= Relationship between blood group and COVID-19 =

A series of studies have examined a potential relationship between blood group and COVID-19. Initial research conducted by scientists in Wuhan, China, on thousands of infected patients suggested that individuals with blood group A were more likely to experience severe symptoms of COVID-19 infection compared to those with blood group O. Other blood types fell between these two in terms of relative risk.

A second study, published in the New England Journal of Medicine, did not establish a causal relationship between blood type and the severity of COVID-19, but it did support the earlier findings from Chinese researchers. However, later studies conducted in other countries did not confirm a significant or meaningful link between blood type and disease severity, calling into question the universality of the initial findings.

== Scientific background ==
Due to the complex physical and chemical interactions between the virus and host cells, disease progression differs among individuals.

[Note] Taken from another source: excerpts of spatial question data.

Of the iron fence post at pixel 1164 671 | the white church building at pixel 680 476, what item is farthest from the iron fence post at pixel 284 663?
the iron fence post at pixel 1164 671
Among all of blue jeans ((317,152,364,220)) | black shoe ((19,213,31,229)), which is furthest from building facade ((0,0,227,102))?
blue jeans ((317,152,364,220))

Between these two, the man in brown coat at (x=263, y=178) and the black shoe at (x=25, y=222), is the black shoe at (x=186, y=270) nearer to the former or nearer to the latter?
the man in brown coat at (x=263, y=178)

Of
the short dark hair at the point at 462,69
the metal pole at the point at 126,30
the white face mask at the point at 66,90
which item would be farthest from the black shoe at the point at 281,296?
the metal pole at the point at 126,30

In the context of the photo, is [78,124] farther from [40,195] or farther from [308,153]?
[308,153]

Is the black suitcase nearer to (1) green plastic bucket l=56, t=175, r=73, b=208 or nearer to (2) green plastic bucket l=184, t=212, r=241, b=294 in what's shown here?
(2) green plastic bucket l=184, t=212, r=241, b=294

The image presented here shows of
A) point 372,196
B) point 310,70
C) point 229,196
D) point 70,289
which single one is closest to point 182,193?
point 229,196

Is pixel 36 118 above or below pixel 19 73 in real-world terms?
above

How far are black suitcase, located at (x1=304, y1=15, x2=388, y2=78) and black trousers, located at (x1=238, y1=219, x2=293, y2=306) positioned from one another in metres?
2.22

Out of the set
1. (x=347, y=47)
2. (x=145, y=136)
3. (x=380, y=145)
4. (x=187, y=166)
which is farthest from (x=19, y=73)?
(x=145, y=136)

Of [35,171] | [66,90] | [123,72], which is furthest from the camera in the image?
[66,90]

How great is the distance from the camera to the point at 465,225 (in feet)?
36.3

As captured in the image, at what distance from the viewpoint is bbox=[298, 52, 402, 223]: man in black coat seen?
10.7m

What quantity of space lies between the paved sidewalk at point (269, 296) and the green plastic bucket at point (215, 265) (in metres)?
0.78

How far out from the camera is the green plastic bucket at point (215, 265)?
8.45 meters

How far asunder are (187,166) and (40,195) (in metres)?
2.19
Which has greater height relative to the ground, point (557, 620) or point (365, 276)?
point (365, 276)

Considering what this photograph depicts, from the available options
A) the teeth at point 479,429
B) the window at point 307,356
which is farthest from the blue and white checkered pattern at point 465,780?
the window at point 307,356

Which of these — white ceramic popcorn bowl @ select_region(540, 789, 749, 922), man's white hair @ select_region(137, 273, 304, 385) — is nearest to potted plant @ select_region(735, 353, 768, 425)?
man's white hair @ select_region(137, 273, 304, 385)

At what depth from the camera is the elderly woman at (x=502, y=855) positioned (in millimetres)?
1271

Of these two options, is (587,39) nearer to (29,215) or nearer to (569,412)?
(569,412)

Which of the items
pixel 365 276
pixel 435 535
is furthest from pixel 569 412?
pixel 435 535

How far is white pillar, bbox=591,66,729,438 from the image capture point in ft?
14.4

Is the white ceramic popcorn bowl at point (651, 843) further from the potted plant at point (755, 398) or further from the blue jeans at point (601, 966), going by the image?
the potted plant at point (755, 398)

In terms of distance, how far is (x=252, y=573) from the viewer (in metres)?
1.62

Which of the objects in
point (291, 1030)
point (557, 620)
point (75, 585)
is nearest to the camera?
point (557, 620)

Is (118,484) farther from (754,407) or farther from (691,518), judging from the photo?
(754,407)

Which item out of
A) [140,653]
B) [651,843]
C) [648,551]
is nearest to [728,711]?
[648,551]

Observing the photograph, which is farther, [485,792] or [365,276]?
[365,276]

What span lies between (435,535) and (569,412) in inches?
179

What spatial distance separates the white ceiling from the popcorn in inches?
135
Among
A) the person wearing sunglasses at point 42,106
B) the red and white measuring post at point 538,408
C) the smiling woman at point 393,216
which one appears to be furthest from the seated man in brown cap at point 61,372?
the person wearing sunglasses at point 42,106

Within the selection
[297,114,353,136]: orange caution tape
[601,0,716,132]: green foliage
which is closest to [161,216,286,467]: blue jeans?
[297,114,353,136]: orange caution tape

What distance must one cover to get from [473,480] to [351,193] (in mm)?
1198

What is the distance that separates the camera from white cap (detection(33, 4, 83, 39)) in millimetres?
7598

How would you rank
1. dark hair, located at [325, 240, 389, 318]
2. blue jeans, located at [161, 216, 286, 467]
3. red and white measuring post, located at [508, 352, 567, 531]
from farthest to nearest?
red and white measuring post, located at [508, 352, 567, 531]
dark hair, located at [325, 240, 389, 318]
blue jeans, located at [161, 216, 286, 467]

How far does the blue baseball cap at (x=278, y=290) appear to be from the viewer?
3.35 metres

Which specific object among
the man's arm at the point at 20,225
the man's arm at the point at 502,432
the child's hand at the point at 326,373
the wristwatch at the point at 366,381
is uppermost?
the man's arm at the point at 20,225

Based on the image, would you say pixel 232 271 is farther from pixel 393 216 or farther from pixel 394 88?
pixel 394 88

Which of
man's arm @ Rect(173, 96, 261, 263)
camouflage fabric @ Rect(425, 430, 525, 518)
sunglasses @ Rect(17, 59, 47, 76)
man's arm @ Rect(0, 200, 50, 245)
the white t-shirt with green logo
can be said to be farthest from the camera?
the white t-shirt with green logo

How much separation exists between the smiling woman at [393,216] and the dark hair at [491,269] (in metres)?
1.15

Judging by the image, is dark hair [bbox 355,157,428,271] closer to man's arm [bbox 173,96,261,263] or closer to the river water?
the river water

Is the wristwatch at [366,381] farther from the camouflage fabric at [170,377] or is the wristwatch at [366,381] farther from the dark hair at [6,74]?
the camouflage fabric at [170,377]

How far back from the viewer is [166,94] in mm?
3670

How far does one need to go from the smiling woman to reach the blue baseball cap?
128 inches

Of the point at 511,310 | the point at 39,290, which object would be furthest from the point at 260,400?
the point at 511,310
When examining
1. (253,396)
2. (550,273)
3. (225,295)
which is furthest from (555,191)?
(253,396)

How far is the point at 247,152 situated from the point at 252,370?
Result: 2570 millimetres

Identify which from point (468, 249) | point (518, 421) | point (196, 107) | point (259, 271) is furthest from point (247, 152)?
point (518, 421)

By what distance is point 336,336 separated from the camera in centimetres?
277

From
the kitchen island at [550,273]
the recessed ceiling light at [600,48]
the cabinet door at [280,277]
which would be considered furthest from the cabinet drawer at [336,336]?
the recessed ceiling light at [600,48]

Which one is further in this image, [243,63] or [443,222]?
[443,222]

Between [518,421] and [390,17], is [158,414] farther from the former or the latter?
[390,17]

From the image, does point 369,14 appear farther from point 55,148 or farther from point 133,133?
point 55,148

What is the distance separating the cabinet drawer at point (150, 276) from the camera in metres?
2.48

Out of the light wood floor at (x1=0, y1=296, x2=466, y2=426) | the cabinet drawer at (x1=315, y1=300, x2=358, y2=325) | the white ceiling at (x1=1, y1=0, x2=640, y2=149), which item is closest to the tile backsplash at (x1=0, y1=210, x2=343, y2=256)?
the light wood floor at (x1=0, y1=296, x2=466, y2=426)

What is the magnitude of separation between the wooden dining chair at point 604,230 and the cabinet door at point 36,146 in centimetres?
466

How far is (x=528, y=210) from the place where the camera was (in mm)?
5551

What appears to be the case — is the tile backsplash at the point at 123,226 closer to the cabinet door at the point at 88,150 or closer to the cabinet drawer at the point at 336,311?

Researchers have found that O-glycosylation, the attachment of carbohydrates to oxygen-containing groups on proteins, plays a key role in the development and spread of COVID-19. It is believed that a similar process may occur with O-glycoproteome, one of the important elements in the infection process.

== Research history ==
In the early days of the COVID-19 pandemic in China, researchers suggested that some blood groups might be more vulnerable to COVID-19 than others. Their findings showed that people with blood type A had the highest rate of hospitalization, whereas those with blood type O had the lowest.

By the next year, several studies had been published, which produced conflicting results. The differences were speculated to be due to possible, though unknown, differences in genetics, geography, or the prevalent viral variants in different studies. Large studies in the US and in Iran found no association between blood group and COVID-19 infection rates or severity. A 2020 review found an association between blood type and infection rates (estimated between 2% and 33% higher for type A) but no statistically significant difference in the risk of death.